* **HOW TO COMPLETE THIS TASK**:
Can you give the utilities article again from "The utilities sector is" to "reliable income source?", changing "essential services" to "vital services"?

Global Utilities: A Market Opportunity and High Monthly Income | HUTL and HUTE

Date

October 25, 2024

Date

October 25, 2024

Date

October 25, 2024
By Ambrose O’Callaghan

The utilities sector is made up of companies that provide essential services for everyday needs. These are essential services, including providing natural gas, electricity, water, and telecommunications.

Today, we’re going to explore why the utilities sector stands as a reliable source of income for investors who value cash flow in their portfolios. Moreover, we’ll discuss why a global utilities portfolio is worth consideration in the present-day investment environment.

Why are utilities considered a reliable income source?

Utilities provide stable, consistent cash flow due to their essential services and regulated revenue models. That makes these companies ideal sources of income for investors. That is especially important for retirees who are looking for stability in their portfolios. The chart below illustrates that global utility issuers offer attractive cash flow. The Harvest Equal Weight Global Utilities Income ETF (HUTL:TSX) stands out as it offers investors access to this  traditionally defensive equities sector, steady cash flows, low volatility metrics, and high monthly income through Harvest’s trusted active covered call writing strategy.

Source: Bloomberg, Harvest Portfolios Group, Inc., September 30, 2024.

How do utilities perform during market downturns?

* **RAW DATA**:

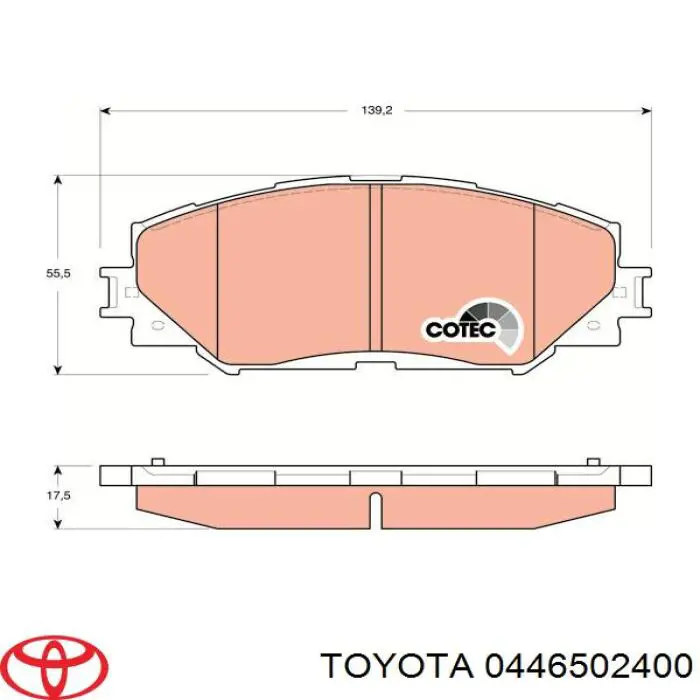 0446502400 Toyota колодки тормозные передние дисковые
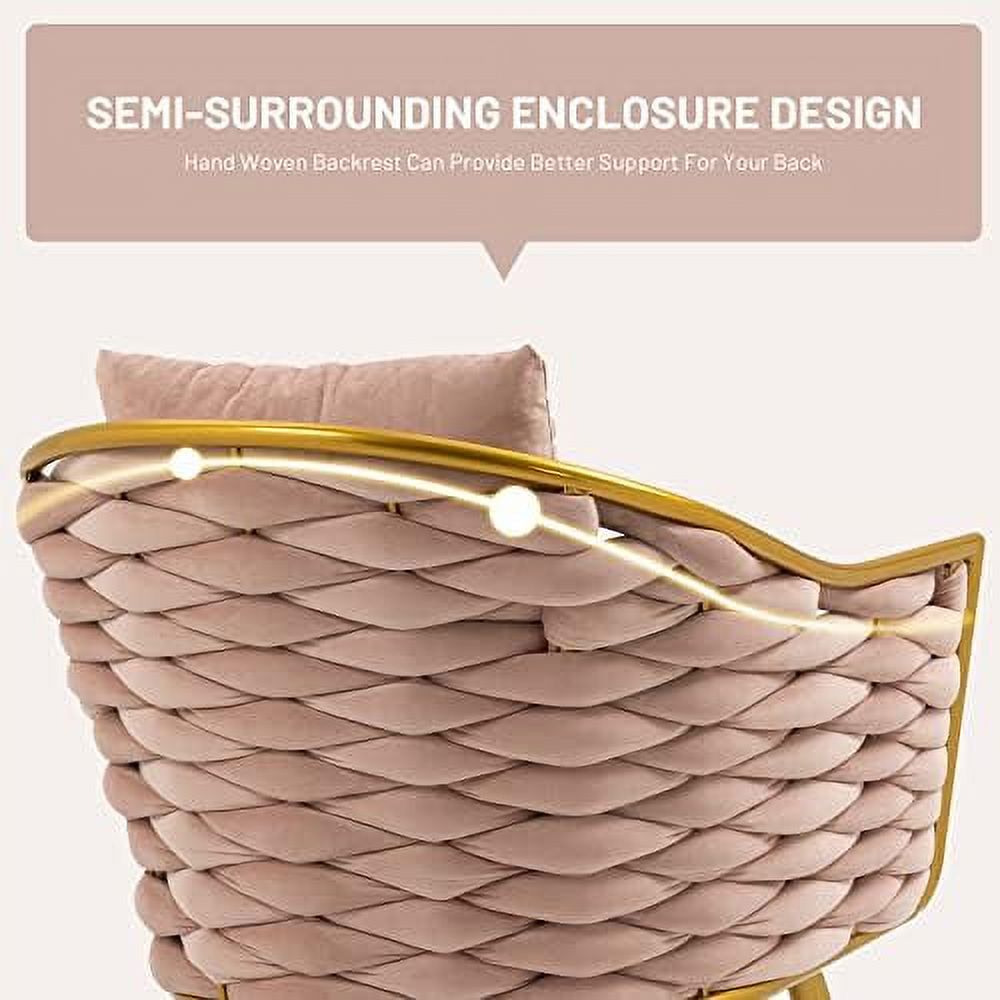 Beige Velvet Accent Chair with Arms and Pillow K25363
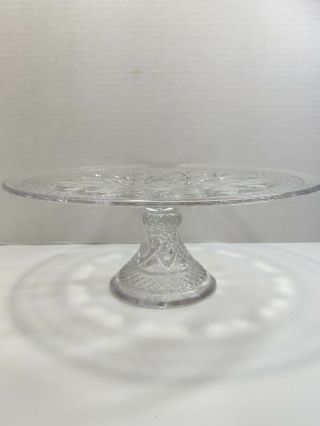 Vintage Crystal Clear Cut Glass Cake Round Serving Stand Plate Pedestal Cupcakes 2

* **SOLUTION TO THIS PROBLEM**:
The utilities sector is made up of companies that provide vital services for everyday needs. These are vital services, including providing natural gas, electricity, water, and telecommunications.

Today, we’re going to explore why the utilities sector stands as a reliable source of income for investors who value cash flow in their portfolios. Moreover, we’ll discuss why a global utilities portfolio is worth consideration in the present-day investment environment.

Why are utilities considered a reliable income source?